A set of comparatively well-trained parameters with an error of 0.387 radians from the training results of the first stage is selected as the parameters of the serial network. After another 20 rounds of training, the model has converged. The error of the serial network decreases rapidly at the beginning of training and then basically stabilizes after five rounds of training. The minimum value of the error for the single module is 0.4085 radians, and the minimum value of the error for the series network is 0.2850 radians, which is a reduction of 0.1235 radians, or 30.11%.

The current amount of Buddha data is small, so the accuracy was not as high as that of the airplane dataset. However, the advantages shown by the network are consistent with the previous experiments, and it can be concluded that the accuracy is bound to improve as the scan data increases.

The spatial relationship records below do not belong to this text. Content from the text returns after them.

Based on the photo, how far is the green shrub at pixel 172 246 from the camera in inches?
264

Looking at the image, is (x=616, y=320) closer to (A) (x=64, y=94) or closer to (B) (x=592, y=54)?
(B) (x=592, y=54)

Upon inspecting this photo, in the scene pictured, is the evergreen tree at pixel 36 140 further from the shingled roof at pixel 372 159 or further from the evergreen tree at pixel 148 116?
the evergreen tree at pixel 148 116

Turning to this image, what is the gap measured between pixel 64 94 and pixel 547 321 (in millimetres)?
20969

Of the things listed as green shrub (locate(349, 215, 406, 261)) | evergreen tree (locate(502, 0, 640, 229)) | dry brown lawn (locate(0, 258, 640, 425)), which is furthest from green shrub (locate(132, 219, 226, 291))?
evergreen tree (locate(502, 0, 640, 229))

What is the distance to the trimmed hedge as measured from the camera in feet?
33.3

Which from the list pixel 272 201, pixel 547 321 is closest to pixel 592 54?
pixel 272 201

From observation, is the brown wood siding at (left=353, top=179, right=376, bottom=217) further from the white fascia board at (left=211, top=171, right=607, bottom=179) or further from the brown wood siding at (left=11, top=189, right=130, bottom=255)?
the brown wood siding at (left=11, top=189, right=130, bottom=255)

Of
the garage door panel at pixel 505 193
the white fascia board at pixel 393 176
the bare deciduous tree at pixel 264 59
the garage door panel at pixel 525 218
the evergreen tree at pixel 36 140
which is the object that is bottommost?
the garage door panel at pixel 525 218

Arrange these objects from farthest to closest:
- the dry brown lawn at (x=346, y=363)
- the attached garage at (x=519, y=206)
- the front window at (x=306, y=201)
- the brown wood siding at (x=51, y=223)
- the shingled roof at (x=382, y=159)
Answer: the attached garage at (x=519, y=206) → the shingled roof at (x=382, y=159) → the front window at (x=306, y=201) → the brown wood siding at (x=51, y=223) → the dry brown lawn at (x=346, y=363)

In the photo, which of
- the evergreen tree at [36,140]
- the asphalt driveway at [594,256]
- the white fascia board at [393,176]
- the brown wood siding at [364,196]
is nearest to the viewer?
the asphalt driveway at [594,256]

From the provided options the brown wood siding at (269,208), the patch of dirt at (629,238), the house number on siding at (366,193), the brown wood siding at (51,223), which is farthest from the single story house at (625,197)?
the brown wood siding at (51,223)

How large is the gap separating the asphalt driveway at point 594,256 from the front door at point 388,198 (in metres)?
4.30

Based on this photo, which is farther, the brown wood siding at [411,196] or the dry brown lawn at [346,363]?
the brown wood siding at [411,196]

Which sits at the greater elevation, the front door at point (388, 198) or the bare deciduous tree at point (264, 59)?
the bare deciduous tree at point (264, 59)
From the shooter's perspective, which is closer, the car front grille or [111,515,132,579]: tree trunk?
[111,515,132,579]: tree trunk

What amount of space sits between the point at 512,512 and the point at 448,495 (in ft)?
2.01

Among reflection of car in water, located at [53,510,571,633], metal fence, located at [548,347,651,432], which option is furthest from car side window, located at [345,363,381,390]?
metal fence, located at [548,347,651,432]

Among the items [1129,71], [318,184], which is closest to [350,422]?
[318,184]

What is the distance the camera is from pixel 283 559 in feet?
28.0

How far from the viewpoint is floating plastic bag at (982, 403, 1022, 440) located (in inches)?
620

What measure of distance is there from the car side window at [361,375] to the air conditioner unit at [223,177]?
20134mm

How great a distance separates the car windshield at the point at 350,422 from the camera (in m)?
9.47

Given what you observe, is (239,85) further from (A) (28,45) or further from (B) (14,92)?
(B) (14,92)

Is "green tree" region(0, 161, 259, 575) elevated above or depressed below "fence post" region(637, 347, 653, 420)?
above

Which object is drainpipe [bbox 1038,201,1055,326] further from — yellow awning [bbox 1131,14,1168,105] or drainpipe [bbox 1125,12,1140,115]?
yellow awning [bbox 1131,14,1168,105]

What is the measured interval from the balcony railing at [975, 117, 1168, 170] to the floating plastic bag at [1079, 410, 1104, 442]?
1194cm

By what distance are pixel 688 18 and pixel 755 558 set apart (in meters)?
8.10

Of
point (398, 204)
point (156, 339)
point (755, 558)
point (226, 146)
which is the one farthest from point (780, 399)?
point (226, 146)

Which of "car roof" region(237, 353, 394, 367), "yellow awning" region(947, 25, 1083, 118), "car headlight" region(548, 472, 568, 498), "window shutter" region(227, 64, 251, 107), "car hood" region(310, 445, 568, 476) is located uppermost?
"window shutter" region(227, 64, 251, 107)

6. Discussion and Conclusion

6.1. Discussion

6.1.1. Significant Effectiveness of Serial Network

First, there are two constraints in the serial network. One is that the inputs and outputs between different modules are strictly controlled, and the other is that the training goal of each module is to try to recover the initial state. Both of these provide directions for the learning of neural networks.

Second, the distribution of the input data of the last module changes considerably due to the multiple calls of the rotation estimation module. When the error of a single module is small, the input of the last module is almost close to the point cloud of the original orientation, which is very conducive to further convergence of the model.

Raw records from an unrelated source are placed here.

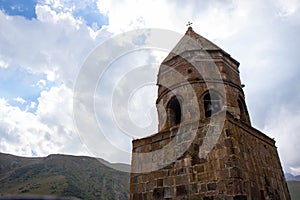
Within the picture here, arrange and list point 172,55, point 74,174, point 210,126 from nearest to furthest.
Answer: point 210,126 → point 172,55 → point 74,174

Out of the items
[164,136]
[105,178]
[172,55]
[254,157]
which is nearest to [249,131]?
[254,157]

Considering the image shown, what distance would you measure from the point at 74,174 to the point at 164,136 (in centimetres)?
4256

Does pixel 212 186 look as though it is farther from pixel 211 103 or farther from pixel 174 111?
pixel 174 111

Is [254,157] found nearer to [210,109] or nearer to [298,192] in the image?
[210,109]

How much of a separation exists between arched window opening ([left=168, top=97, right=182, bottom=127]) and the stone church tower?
35 millimetres

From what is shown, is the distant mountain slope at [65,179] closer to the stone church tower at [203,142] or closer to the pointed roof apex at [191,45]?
the stone church tower at [203,142]

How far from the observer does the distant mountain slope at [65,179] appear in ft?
115

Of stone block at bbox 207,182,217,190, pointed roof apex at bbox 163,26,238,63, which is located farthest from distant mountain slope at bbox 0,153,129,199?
stone block at bbox 207,182,217,190

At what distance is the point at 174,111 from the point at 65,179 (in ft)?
122

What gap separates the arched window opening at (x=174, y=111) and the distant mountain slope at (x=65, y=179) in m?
28.0

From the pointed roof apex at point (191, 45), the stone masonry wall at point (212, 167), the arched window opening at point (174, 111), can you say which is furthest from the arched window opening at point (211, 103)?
the pointed roof apex at point (191, 45)

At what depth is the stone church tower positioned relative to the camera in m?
5.97

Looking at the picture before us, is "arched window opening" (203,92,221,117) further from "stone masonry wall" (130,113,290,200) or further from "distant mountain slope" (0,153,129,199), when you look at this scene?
"distant mountain slope" (0,153,129,199)

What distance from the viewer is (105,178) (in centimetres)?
4700
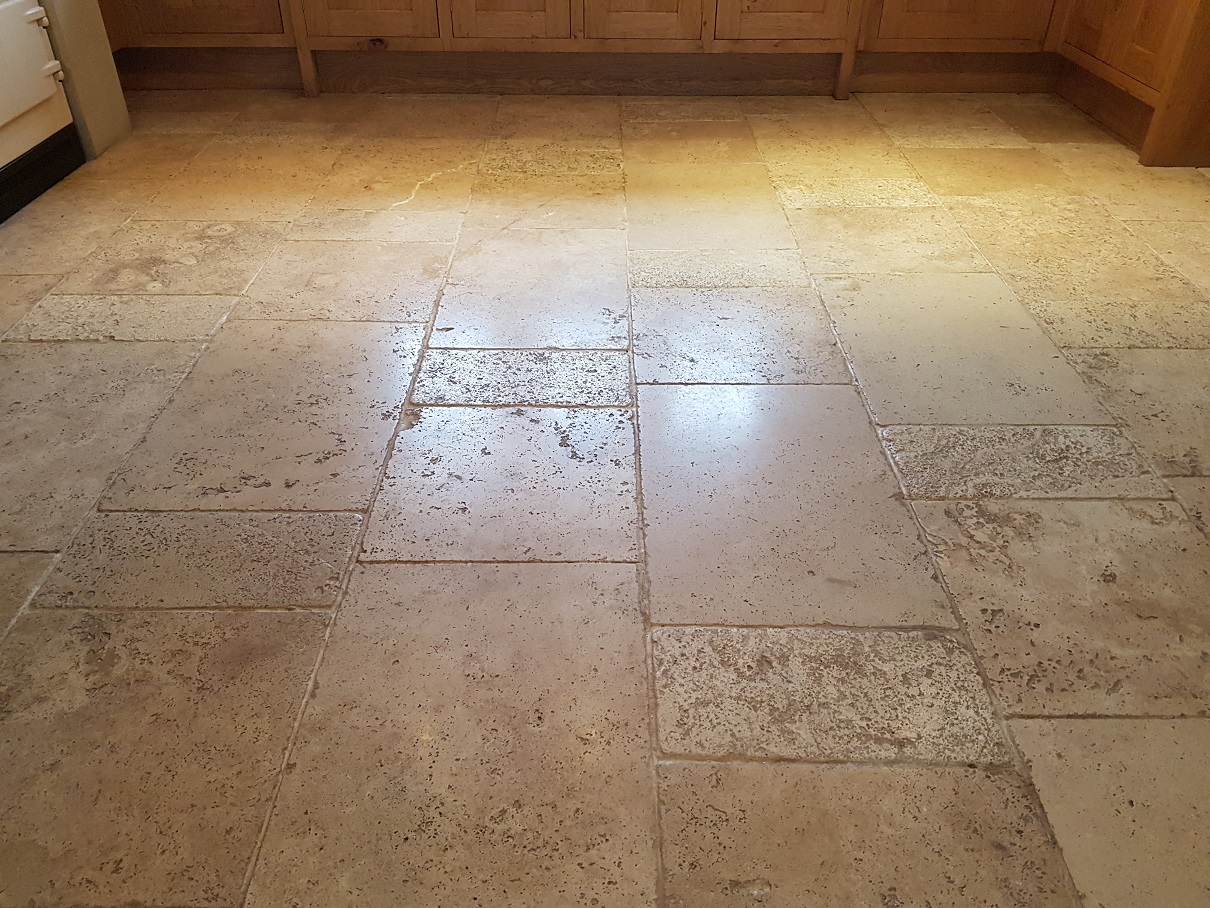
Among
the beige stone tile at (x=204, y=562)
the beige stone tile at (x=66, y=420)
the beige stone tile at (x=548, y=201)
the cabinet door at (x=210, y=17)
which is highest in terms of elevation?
the cabinet door at (x=210, y=17)

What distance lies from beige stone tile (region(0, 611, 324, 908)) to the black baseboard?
7.26 ft

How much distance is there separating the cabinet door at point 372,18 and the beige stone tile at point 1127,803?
3.98 metres

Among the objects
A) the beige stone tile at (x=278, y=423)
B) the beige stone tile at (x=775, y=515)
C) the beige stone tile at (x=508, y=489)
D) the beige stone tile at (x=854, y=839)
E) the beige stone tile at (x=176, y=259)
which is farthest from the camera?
the beige stone tile at (x=176, y=259)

6.1.2. Applicability of Online Training

Online training methods are well suited when the dataset needs to be generated manually, and the problem to be solved is the regression problem in supervised learning.

The prediction results of the regression problem are continuous values. Each time, the generated dataset can be considered the dataset with the same distribution as before but composed of different samples, which prevents the overfitting problem during training. In addition, the method uses less storage space, allowing convergence results to achieve high accuracy.

6.1.3. Summary of Rotation Representations

In this paper, the reasons for the relatively poor performance of quaternions in discontinuous representations are analyzed. It is concluded that the output dimensions of the neural network and its orthogonality are thought to be strong prior knowledge that can help with neural network training.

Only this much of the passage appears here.